EXPLORE THE MATERIAL:
1. List the complications that the text on canine cervical spondylomyelopathy associates with inserting an artificial intervertebral disk.
2. Pick up the text on canine cervical spondylomyelopathy after its last sentence and continue it.

SOURCE TEXT:
^^^^^^^^

Caudal cervical spondylomyelopathy is a common disease of the cervical vertebrae in large-breed dogs that leads to various neurologic clinical signs caused by static and dynamic compression of the spinal cord.1,2 Most of the so-called disk-associated CSMs involve IVD degeneration and prolapse between C5 and C6 and between C6 and C7.2 The pathogenesis, diagnosis, and treatment of this disease are controversial, largely because the disease is not completely understood.
Treatment for CSM can be medical or surgical.2 Surgical treatment has a better overall outcome and therefore is recommended in most cases.3 Surgical treatment may consist of direct decompression (eg, partial removal of a bulging IVD via a ventral approach) or indirect decompressive techniques (eg, distraction and fusion of the affected vertebral segment2,4). However, decompressive techniques often lead to delayed fusion of the involved segments.5 Although these surgical techniques are generally satisfactory, it has been suggested that they can promote a change in vertebral kinematics and consequently a shift of the disease toward adjacent segments (adjacent segment disease) in up to 20% of the cases.6 Canine patients are often euthanized when there is recurrence of clinical signs originating from an adjacent segment.4
With the aim of preserving vertebral kinematics after surgical intervention, there has been an increasing interest in the development of new surgical techniques for canine patients with CSM. One of these techniques involves inserting an artificial IVD into the IVD space, with the goal of reestablishing normal vertebral motion.7,a However, this technique is associated with various complications, including delayed bone ingrowth, subsidence of the implant at the bone interface, lack of osseointegration, and incomplete restoration of vertebral kinematics.8,b Such complications may arise from a mismatch between the shape of current prosthesis designs and the rather asymmetric and obliquely orientated cervical IVD space. This discrepancy between anatomy and implant design may result in abnormal loading between the prosthesis and adjacent end plates. When considering potential improvements to current prosthesis designs, an anatomically shaped prosthesis conforming to the natural shape and size of an IVD space in dogs can be expected to more closely match the dynamic properties of the disk space. However, to our knowledge, a blueprint for such a prosthesis (ie, a fundamental morphometric description of the canine caudal cervical IVD space in a neutral position and in various loading positions) has not been described.

^^^^^^^^

(Collected data)
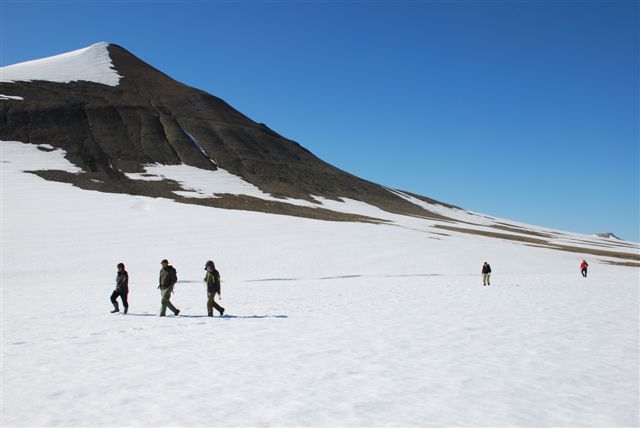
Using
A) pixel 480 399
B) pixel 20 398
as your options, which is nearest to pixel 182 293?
pixel 20 398

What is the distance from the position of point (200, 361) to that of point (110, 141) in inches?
4026

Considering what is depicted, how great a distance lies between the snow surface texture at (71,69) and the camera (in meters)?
126

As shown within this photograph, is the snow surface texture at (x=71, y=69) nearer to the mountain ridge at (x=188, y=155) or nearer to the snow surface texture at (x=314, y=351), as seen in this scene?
the mountain ridge at (x=188, y=155)

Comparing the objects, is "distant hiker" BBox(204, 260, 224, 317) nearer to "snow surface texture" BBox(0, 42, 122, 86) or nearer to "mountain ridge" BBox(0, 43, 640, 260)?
"mountain ridge" BBox(0, 43, 640, 260)

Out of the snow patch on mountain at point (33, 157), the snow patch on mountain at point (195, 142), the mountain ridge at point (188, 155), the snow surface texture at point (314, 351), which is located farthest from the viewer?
the snow patch on mountain at point (195, 142)

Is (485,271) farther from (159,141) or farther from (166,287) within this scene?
(159,141)

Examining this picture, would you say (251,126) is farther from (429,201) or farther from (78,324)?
(78,324)

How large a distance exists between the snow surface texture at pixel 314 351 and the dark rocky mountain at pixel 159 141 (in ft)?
151

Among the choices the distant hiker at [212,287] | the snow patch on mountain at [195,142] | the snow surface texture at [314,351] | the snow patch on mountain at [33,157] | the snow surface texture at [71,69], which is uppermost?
the snow surface texture at [71,69]

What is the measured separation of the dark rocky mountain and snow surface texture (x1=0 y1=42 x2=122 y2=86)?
4.61 m

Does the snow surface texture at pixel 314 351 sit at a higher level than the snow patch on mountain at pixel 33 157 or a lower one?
lower

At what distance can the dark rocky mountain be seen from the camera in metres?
82.9

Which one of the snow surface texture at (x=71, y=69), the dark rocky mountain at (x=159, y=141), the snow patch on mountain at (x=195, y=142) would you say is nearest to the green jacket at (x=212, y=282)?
the dark rocky mountain at (x=159, y=141)

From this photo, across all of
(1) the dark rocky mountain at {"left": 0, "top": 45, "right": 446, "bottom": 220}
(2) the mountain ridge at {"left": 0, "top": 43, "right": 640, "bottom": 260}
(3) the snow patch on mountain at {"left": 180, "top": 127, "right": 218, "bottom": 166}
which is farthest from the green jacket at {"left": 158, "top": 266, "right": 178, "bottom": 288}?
(3) the snow patch on mountain at {"left": 180, "top": 127, "right": 218, "bottom": 166}
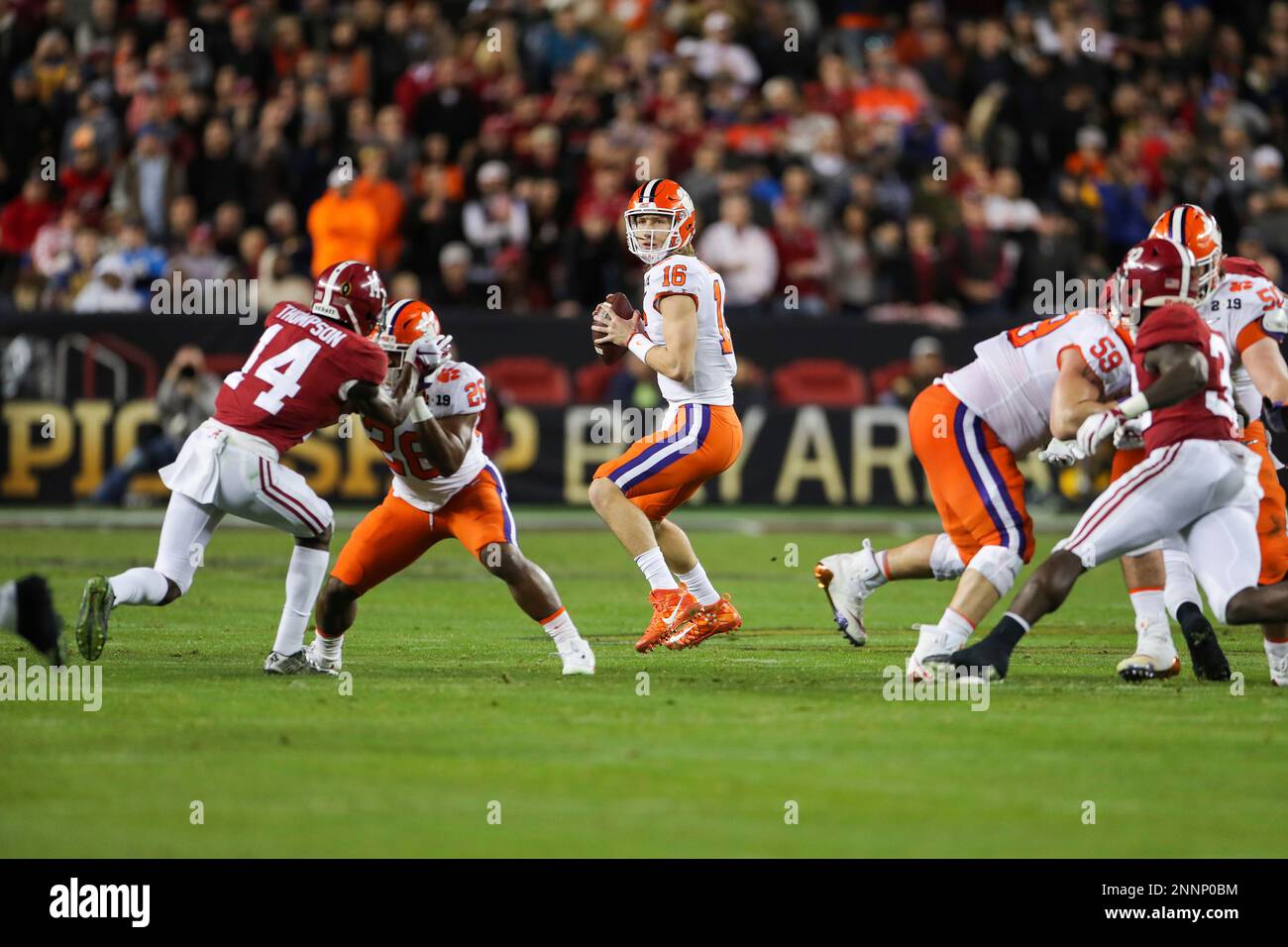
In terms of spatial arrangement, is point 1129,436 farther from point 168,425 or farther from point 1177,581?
point 168,425

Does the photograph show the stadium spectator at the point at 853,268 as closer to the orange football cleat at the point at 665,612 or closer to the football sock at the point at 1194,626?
the orange football cleat at the point at 665,612

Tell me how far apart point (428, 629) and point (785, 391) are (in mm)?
9621

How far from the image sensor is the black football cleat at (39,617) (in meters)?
8.30

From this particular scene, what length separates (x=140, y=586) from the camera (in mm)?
8938

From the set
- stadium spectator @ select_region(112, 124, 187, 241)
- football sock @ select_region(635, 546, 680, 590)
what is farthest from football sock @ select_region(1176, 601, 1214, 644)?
stadium spectator @ select_region(112, 124, 187, 241)

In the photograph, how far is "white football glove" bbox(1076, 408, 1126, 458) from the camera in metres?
8.48

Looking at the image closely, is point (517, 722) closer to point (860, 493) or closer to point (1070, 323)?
point (1070, 323)

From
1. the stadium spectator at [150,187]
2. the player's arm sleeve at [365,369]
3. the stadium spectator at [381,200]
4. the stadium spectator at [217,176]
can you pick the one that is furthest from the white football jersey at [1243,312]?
the stadium spectator at [150,187]

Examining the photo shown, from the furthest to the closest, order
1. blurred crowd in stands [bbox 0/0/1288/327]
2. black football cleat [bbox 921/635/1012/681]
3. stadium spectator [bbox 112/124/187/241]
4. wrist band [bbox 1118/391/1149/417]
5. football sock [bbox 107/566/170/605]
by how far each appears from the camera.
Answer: stadium spectator [bbox 112/124/187/241] → blurred crowd in stands [bbox 0/0/1288/327] → football sock [bbox 107/566/170/605] → black football cleat [bbox 921/635/1012/681] → wrist band [bbox 1118/391/1149/417]

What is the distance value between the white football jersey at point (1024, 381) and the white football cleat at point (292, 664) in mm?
3424

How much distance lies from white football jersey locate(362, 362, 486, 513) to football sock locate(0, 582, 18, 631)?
186 cm

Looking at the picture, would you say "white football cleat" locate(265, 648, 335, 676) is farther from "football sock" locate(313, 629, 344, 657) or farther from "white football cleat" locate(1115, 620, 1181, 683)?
"white football cleat" locate(1115, 620, 1181, 683)

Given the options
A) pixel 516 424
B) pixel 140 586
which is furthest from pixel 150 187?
pixel 140 586

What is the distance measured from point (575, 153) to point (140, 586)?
1363cm
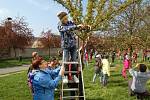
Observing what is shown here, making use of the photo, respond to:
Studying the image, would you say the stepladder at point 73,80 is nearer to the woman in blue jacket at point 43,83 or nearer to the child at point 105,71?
the woman in blue jacket at point 43,83

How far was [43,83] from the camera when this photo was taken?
29.2 ft

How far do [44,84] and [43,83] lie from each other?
4 cm

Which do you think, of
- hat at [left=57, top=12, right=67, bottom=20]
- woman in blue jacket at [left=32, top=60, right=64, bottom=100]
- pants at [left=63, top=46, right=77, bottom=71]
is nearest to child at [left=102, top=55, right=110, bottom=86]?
pants at [left=63, top=46, right=77, bottom=71]

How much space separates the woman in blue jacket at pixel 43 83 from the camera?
8.90m

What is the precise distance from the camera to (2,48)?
58.2 meters

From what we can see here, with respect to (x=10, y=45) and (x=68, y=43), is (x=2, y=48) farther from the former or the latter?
(x=68, y=43)

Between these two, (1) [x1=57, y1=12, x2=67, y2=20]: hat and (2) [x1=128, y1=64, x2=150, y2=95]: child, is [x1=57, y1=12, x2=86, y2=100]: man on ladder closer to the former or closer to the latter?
(1) [x1=57, y1=12, x2=67, y2=20]: hat

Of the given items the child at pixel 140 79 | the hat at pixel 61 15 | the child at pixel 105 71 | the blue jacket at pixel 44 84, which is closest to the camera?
the blue jacket at pixel 44 84

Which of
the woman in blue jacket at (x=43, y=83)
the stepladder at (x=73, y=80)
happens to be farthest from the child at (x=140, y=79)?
the woman in blue jacket at (x=43, y=83)

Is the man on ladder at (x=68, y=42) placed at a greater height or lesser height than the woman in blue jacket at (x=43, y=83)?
greater

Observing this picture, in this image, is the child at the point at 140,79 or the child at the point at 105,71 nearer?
the child at the point at 140,79

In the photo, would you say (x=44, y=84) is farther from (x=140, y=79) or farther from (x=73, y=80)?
(x=140, y=79)

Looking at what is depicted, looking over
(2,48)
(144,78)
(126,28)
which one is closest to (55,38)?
(2,48)

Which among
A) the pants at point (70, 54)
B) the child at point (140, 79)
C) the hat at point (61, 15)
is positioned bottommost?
the child at point (140, 79)
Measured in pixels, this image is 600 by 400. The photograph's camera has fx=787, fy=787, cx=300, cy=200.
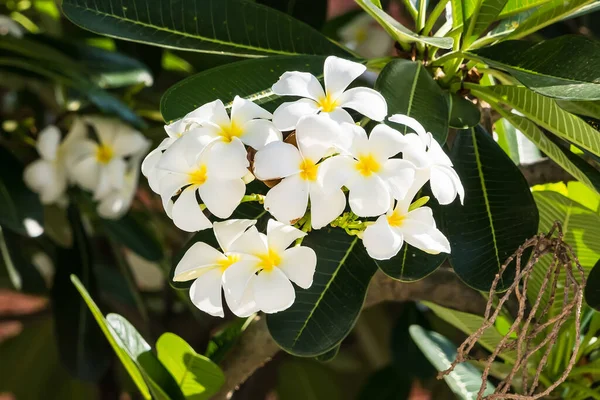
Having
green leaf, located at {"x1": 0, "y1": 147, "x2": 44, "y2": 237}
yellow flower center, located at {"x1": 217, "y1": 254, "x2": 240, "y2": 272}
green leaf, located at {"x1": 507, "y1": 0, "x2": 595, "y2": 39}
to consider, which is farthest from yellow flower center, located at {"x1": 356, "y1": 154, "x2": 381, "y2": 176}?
green leaf, located at {"x1": 0, "y1": 147, "x2": 44, "y2": 237}

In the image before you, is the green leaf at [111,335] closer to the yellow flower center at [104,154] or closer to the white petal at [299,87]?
the white petal at [299,87]

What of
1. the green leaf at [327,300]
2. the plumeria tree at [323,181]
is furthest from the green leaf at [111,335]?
the green leaf at [327,300]

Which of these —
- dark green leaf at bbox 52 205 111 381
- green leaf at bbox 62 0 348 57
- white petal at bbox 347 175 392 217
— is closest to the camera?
white petal at bbox 347 175 392 217

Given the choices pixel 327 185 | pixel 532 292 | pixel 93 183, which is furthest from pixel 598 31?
pixel 327 185

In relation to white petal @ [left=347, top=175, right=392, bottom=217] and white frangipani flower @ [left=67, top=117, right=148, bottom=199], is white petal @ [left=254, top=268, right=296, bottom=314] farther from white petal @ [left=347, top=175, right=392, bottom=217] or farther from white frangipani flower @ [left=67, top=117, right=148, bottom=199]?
white frangipani flower @ [left=67, top=117, right=148, bottom=199]

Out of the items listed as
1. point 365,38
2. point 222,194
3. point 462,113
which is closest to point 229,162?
point 222,194

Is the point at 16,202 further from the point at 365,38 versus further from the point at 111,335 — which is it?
the point at 365,38

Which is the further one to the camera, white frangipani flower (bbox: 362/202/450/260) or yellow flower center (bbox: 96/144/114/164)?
yellow flower center (bbox: 96/144/114/164)
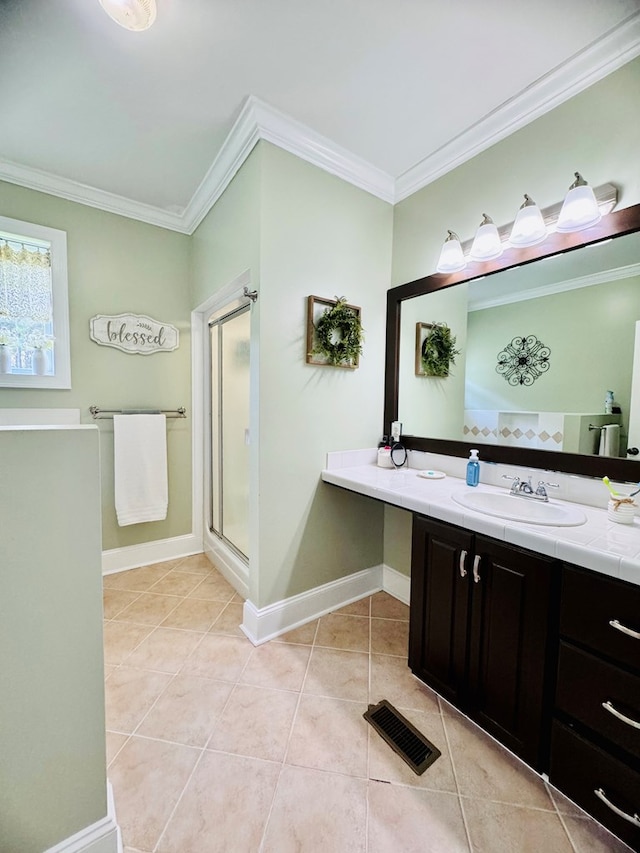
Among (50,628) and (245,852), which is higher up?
(50,628)

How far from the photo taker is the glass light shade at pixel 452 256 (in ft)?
5.86

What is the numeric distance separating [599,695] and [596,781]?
10.7 inches

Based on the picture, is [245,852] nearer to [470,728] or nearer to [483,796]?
[483,796]

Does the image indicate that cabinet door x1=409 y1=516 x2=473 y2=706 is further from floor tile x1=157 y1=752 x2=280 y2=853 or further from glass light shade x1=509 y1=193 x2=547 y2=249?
glass light shade x1=509 y1=193 x2=547 y2=249

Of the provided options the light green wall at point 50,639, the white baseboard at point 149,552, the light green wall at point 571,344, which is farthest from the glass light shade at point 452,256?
the white baseboard at point 149,552

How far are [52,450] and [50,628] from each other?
16.9 inches

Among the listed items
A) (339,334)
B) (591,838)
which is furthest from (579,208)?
(591,838)

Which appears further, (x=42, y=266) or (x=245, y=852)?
(x=42, y=266)

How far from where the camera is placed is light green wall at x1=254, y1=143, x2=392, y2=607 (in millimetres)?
1752

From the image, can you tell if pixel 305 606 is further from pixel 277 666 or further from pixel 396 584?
pixel 396 584

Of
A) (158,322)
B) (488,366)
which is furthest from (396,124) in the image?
(158,322)

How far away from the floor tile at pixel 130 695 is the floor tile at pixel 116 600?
533 millimetres

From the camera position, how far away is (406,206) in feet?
7.01

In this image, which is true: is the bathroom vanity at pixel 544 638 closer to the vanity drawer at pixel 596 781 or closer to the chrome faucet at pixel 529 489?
the vanity drawer at pixel 596 781
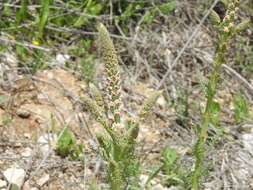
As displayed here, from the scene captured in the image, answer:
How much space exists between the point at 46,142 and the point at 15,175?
40cm

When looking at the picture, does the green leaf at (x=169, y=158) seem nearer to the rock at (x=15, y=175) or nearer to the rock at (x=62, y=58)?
the rock at (x=15, y=175)

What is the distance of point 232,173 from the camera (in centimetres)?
347

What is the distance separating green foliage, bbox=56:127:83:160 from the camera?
3.44 metres

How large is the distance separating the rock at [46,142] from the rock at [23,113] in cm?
21

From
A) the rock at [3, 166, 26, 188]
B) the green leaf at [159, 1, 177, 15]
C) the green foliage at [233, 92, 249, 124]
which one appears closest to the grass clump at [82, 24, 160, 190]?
the rock at [3, 166, 26, 188]

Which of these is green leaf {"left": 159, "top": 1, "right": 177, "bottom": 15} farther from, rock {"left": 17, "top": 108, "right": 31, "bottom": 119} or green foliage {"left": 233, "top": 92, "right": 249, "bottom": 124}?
rock {"left": 17, "top": 108, "right": 31, "bottom": 119}

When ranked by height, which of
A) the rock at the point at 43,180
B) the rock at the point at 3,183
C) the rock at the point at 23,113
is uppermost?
the rock at the point at 23,113

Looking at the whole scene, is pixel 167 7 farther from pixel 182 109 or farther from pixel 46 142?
pixel 46 142

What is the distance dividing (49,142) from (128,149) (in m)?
1.60

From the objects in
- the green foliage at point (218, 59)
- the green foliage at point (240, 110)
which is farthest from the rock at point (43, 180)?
the green foliage at point (240, 110)

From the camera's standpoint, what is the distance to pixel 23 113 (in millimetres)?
3664

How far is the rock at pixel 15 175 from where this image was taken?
123 inches

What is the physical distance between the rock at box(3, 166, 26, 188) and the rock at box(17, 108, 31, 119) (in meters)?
0.55

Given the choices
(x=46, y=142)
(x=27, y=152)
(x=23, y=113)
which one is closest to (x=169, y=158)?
(x=46, y=142)
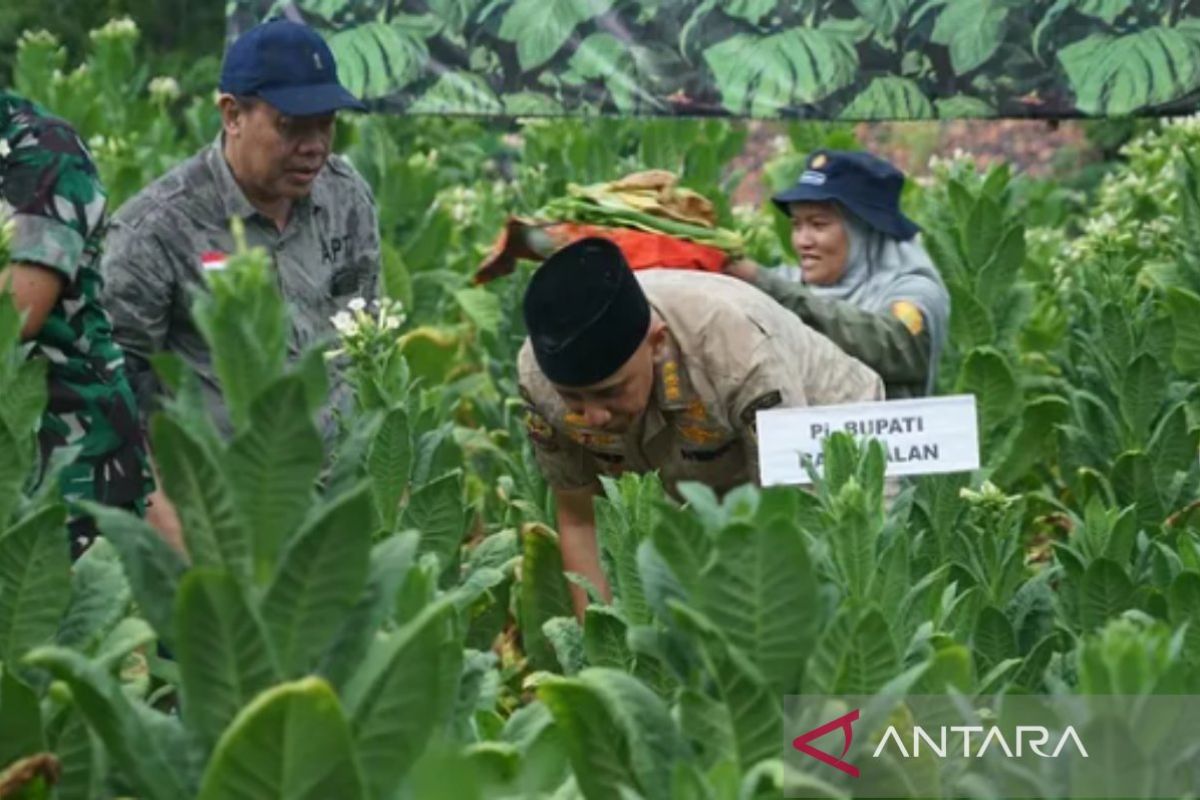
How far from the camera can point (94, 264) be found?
5.47m

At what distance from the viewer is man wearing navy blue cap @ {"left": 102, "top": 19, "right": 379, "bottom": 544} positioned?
21.1ft

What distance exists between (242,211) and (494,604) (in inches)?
43.5

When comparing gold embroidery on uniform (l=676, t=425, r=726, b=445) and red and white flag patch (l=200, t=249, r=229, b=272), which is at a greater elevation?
red and white flag patch (l=200, t=249, r=229, b=272)

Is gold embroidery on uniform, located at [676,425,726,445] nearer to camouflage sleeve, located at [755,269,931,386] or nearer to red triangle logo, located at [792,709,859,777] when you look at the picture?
camouflage sleeve, located at [755,269,931,386]

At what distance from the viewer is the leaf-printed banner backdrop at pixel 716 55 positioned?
837cm

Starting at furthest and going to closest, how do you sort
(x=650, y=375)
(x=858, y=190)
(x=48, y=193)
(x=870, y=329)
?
(x=858, y=190) < (x=870, y=329) < (x=650, y=375) < (x=48, y=193)

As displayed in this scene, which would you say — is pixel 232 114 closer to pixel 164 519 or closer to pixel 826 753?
pixel 164 519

^^^^^^^^

RESPONSES TO THE EXERCISE:
1. Delayed bone ingrowth, subsidence of the implant at the bone interface, lack of osseointegration, and incomplete restoration of vertebral kinematics.

2.
The aims of the study reported here were to determine the shape and size of the cranial and caudal end plates of the canine C4-5, C5-6, and C6-7 IVD spaces and to calculate the intervertebral angles and dimensions (IVD width) of the C4-5, C5-6, and C6-7 spaces in neutral, flexion, extension, and lateral bending positions. We hypothesized that the size and shape of the cranial end plate would differ from those of the caudal end plate, IVD wedge angles and width would change significantly throughout the physiologic range of motion, and morphometric characteristics would not differ among the C4-5, C5-6, and C6-7 spaces.
This manuscript represents a portion of a thesis submitted by Dr. Knell to the Graduate School for Cellular and Biomedical Sciences, University of Bern, as partial fulfillment of the requirements for a Doctor of Philosophy degree.
Supported in part by the Small Animal Foundation of the University of Zurich.
Presented in abstract form at the 26th Annual Scientific Meeting of the European College of Veterinary Surgeons, Edinburgh, July 2017, and the 1st International Symposium of the Societa Culturale Italiana Veterinari per Animali da Campagnia, Bologna, Italy, April 2018; and in poster form at the 45th Annual Meeting of the Veterinary Orthopedic Society, Snowmass, Colo, March 2018.
The authors thank Jeanne Peter for technical assistance.
Caudal cervical spondylomyelopathy
Adamo PF, da Costa RC, Kroll R, et al. Cervical disc arthroplasty using the Adamo Spinal Disc in 18 dogs affected by disc associated wobbler syndrome (abstr). J Vet Intern Med 2013;27:677.
Zindl C, Adamo PF, da Costa RC, et al. Retrieval analysis of canine cervical total disc replacement implants (abstr). Vet Surg 2015;44:E27.
Kirschner-Ehmer apparatus, DePuy Synthes, Oberdorf, Switzerland.
Brilliance CT 16-slice machine, Philips AG, Zurich, Switzerland.
OsiriX imaging software, version 4.1, 64-bit, Geneva, Switzerland.
Program R, R Foundation for Statistical Computing, Vienna, Austria.
Graphpad Prism, version 6, Graphpad Software Inc, La Jolla, Calif.
DISCOVER, DePuy Synthes, Raynham, Mass.
Adamo Spinal Disc, Applied Veterinary Technology, Walnut Creek, Calif.
ActiveC, Aesculap, Tuttlingen, Germany.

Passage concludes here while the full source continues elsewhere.